Extracted text:
>>>

DUBAI: “Black Panther,” with its ensemble of African-American actors and its unapologetic social commentary on racial politics, was a welcome signal of change in Hollywood.

Released in January last year, the Marvel movie was a breath of fresh air in an industry lacking in diversity. But it was more than that for Saudi Arabia.

After remaining dark for 35 years, commercial cinemas reopened in the Kingdom on April 18, 2018, with an invite-only screening of “Black Panther” at a cinema in Riyadh’s King Abdullah Financial District.

Hundreds of VIP guests, including government officials and celebrities — men and women mixed — flocked to the venue to be part of the historic moment, one that was part of a series of major policy changes led by Crown Prince Mohammed bin Salman. 

It made sense for “Black Panther” to signify this cultural renaissance, as the film itself was lauded for its own social relevance.

<<<

Exercise 1: From the article on the reopening of cinemas in Saudi Arabia, list every name or phrase used for Saudi Arabia itself or for a place within it.
Exercise 2: Resume the article on the reopening of cinemas in Saudi Arabia, picking up right after its final sentence.
The material that comes after this point has no connection to the article on the reopening of cinemas in Saudi Arabia.

Dataset excerpts
>>>

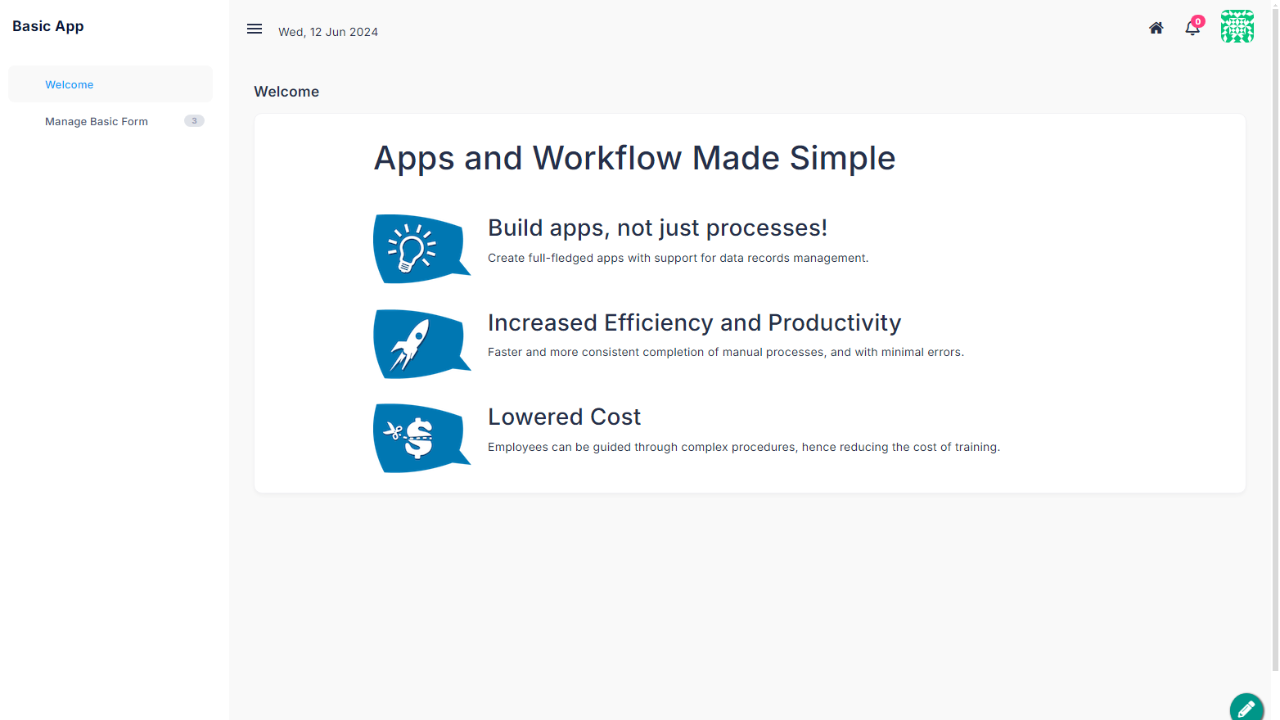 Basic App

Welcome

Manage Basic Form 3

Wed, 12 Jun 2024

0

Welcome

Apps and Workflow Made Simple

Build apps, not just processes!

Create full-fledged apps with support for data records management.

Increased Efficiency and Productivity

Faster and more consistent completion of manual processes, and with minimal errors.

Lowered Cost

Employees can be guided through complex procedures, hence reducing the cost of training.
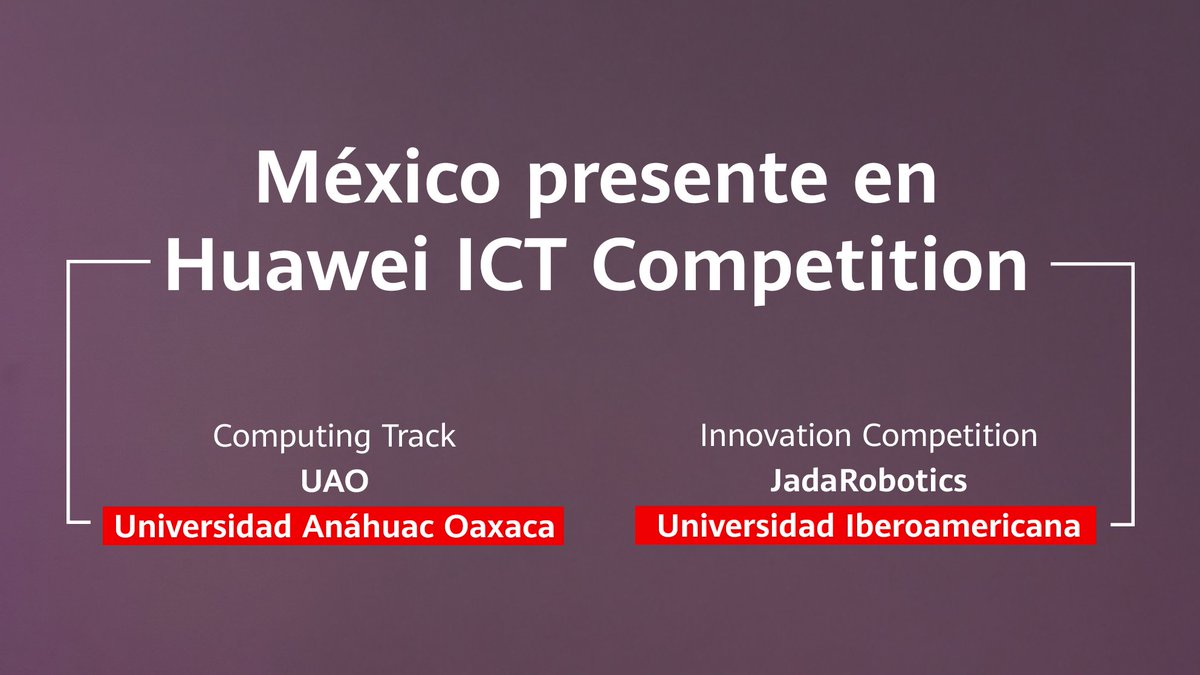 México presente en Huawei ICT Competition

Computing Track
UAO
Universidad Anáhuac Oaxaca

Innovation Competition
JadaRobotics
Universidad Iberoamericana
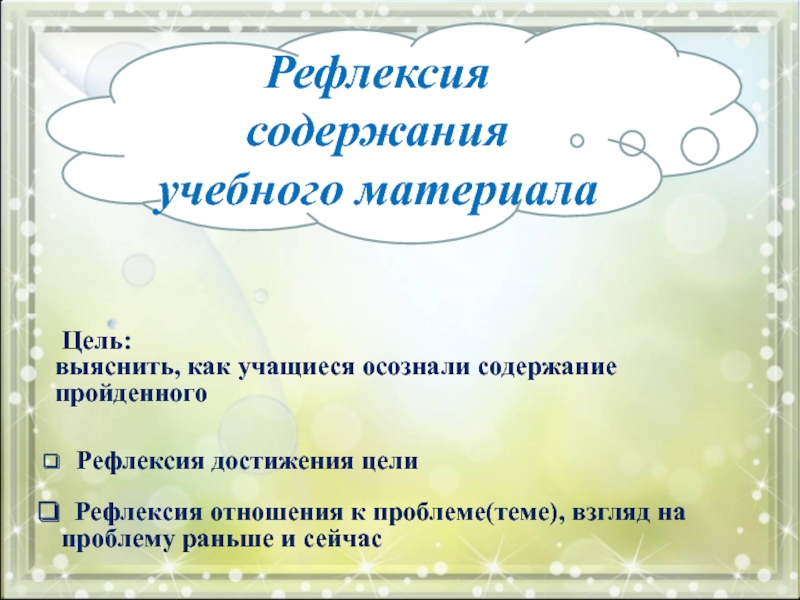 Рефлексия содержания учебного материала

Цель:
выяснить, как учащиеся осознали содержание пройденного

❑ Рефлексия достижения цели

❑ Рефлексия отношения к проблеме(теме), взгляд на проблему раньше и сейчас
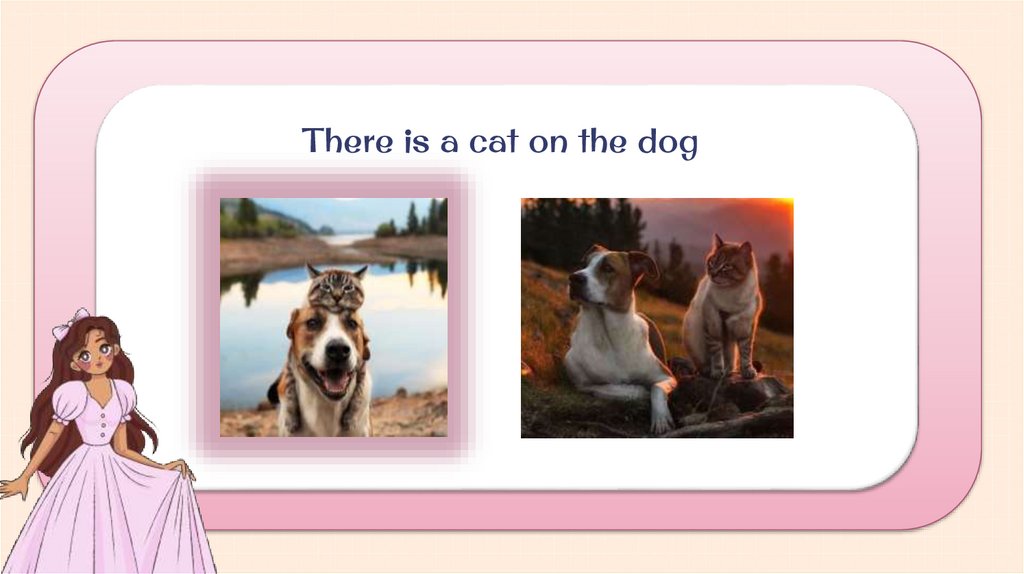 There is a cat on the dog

<<<

Final answer 1:
- Saudi Arabia
- the Kingdom
- Riyadh
- King Abdullah Financial District

Final answer 2:
In the movie, African Prince-turned-King T’Challa (Chadwick Boseman) returns to rule in the fictional African nation of Wakanda, a technologically advanced country that is isolated from the rest of the world.

Doubling as the crime-fighting hero Black Panther, King T’Challa also has to defend his country from the evil intentions of his cousin Erik Killmonger (Michael B. Jordan), who wants to dethrone him.

Critics have praised the film’s bold navigation of a racially charged narrative arc, where the major driving force of the main antagonist was to launch a global uprising against the oppression of African people. 

Aside from the film’s highlight on the plight of people of color, there is also the fact that it treated its female characters the same way it did their male counterparts, giving their warrior roles much-needed depth.

These roles were given life by Lupita Nyong’o (Oscar winner for “12 Years a Slave”) and Danai Gurira (“The Walking Dead”).

Director Ryan Coogler successfully managed to inject all these provocative ideas in “Black Panther” while preserving its entertainment value as a superhero movie. 

All the commendations were not just talk — “Black Panther” became an awards-season darling, also making history as one of the most critically acclaimed movies in its genre.

It was nominated for a Best Picture Oscar at the 91st Academy Awards this year, the first superhero film to get such a nod.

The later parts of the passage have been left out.